Review The Forsaken – Beyond Redemption

  • Label: Massacre
  • Veröffentlicht: 2012
  • Spielart: Death Metal

Neun Jahre sind vergangen, seit THE FORSAKEN ihr letztes Album herausgebracht haben, nach Adam Riese also anno 2003. Um mal zu verdeutlichen, wie lange das schon her ist, an dieser Stelle einige Ereignisse, die dem einen oder anderen vielleicht im Gedächtnis geblieben sind: 2003 nahm sich Jürgen Möllemann bei einem Fallschirmsprung das Leben. 2003 zerbrach die US-Raumfähre Columbia beim Wiedereintritt in die Erdatmosphäre. 2003 begann der Dritte Golfkrieg im Irak. Außerdem trennte sich in diesem Jahr die Gruppe Modern Talking und Weichtier des Jahres wurde die Bauchige Windelschnecke, aber das nur nebenbei.

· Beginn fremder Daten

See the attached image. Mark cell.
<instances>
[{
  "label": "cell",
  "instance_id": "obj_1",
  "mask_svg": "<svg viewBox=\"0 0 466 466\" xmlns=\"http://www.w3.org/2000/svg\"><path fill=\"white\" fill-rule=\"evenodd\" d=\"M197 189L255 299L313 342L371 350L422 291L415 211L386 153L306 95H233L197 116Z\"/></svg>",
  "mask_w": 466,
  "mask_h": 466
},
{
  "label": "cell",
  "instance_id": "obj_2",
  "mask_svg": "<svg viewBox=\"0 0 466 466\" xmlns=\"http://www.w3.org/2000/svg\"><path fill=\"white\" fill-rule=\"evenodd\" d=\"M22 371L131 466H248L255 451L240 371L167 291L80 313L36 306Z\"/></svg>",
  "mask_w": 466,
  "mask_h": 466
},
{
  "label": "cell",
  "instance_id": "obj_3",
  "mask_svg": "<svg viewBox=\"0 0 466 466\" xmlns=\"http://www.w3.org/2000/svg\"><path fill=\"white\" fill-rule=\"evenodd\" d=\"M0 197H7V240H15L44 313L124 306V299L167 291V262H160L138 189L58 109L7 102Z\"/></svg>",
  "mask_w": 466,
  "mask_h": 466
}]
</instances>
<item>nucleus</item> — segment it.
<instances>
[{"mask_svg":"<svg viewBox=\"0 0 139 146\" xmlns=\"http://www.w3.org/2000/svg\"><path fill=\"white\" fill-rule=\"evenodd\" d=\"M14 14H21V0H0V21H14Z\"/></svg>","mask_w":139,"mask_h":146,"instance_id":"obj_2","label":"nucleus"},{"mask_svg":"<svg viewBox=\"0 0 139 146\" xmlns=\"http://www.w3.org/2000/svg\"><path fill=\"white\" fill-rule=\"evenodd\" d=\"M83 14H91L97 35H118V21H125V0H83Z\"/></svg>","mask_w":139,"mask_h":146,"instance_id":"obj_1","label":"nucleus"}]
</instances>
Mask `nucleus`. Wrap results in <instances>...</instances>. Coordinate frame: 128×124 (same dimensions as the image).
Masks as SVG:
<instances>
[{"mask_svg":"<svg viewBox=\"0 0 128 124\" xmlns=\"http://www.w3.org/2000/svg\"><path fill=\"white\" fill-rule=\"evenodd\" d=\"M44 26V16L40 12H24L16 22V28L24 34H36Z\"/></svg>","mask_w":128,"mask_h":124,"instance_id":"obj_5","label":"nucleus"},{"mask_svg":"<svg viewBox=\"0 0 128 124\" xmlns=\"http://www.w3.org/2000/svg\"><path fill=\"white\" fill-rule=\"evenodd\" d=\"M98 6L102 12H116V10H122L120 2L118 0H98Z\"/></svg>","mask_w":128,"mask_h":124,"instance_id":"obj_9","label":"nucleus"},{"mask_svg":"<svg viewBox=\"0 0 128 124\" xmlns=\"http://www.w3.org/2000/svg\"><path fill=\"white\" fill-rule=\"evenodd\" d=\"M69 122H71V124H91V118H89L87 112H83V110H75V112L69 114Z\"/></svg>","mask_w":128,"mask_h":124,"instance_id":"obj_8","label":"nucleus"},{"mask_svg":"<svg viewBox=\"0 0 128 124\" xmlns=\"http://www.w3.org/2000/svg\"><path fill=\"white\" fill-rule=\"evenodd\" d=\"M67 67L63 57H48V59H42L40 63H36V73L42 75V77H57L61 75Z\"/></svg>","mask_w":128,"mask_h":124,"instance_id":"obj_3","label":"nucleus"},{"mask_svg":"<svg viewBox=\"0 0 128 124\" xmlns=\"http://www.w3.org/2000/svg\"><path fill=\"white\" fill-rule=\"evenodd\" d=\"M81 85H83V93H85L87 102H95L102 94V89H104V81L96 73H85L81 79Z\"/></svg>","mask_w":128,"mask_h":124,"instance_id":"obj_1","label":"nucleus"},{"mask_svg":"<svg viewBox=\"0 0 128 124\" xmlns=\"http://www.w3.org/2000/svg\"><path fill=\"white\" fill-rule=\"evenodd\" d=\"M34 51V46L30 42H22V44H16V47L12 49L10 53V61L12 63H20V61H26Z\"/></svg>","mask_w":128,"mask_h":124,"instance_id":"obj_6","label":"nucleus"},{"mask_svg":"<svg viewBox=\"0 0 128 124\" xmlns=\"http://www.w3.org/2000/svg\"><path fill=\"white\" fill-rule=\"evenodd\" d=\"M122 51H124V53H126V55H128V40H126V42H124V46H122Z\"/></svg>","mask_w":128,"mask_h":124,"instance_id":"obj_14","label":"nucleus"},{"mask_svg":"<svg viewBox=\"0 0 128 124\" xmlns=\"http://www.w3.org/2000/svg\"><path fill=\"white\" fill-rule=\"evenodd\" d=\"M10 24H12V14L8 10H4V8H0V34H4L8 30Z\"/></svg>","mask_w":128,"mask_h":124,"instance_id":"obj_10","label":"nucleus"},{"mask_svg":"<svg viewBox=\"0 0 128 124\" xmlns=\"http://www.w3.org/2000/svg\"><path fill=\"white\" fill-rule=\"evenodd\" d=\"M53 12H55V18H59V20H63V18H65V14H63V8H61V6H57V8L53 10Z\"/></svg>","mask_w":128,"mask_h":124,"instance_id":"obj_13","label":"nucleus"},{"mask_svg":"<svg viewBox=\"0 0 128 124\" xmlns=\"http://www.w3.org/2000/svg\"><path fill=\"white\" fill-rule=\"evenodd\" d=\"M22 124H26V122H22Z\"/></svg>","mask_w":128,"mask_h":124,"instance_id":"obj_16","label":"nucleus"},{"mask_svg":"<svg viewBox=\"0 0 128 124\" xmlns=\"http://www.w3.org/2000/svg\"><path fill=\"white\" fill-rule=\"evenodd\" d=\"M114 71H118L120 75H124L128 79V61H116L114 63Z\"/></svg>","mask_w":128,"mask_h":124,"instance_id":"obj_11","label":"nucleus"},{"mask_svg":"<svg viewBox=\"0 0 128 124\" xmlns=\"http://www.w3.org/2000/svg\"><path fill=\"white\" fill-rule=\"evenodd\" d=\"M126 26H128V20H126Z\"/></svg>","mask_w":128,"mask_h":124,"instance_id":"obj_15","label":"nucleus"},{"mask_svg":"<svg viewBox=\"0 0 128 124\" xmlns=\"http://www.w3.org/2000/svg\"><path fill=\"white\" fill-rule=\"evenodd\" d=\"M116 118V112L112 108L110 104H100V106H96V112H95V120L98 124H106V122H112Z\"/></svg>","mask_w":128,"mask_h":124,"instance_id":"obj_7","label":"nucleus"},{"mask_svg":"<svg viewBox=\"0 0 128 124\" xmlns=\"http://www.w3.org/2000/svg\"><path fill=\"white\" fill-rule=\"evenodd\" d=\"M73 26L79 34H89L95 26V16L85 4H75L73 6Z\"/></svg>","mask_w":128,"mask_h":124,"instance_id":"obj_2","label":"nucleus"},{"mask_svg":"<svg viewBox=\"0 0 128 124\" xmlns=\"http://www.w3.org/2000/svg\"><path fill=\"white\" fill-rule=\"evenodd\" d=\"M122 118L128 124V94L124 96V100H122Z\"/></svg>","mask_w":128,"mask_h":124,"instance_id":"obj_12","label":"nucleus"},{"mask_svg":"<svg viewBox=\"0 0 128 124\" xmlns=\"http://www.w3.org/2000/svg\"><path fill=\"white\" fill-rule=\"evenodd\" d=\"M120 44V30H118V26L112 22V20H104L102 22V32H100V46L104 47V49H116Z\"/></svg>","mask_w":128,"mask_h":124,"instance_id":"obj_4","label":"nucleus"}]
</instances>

Eine ordentliche Zeitspanne ohne Studio-Lebenszeichen also, die hier in der Bandhistorie klafft, aber immerhin waren die Schweden nicht gänzlich von der Bildfläche verschwunden, sondern hatten jedes Jahr den einen oder anderen Gig gespielt. Irgendwann hat es den Jungs dann wohl doch in den Fingern gekitzelt, wieder etwas mehr Gas zu geben, und so kam es unlängst, nach der Trennung vom langjährigen Label Century Media 2009, zur Rückmeldung mit dem vierten Longplayer „Beyond Redemption“, der bei der neuen Heimat Massacre erschienen ist.

Nun sind THE FORSAKEN keine Band, bei der das Schattendasein besonders aufgefallen ist, dementsprechend brechen jetzt ob des Comebacks auch nicht alle Death Metaller akut in Freudentränen aus. Man muss jedoch sagen: Gut, dass sie wieder da sind! Denn auf „Beyond Redemption“ holzen und schroten die Skandinavier auf hohem Niveau, ohne dabei melodische Elemente zu kurz kommen zu lassen. Richtig klassischer Schwedentod waren THE FORSAKEN schließlich nie, folglich kann man hier als stilistische Ähnlichkeiten eher die Landsmänner von Hypocrisy (in ihrer brachialeren Form) und Amon Amarth (die melodischen Refrains mit mehrstimmigen Gitarren sprechen da eine klare Sprache) heranziehen.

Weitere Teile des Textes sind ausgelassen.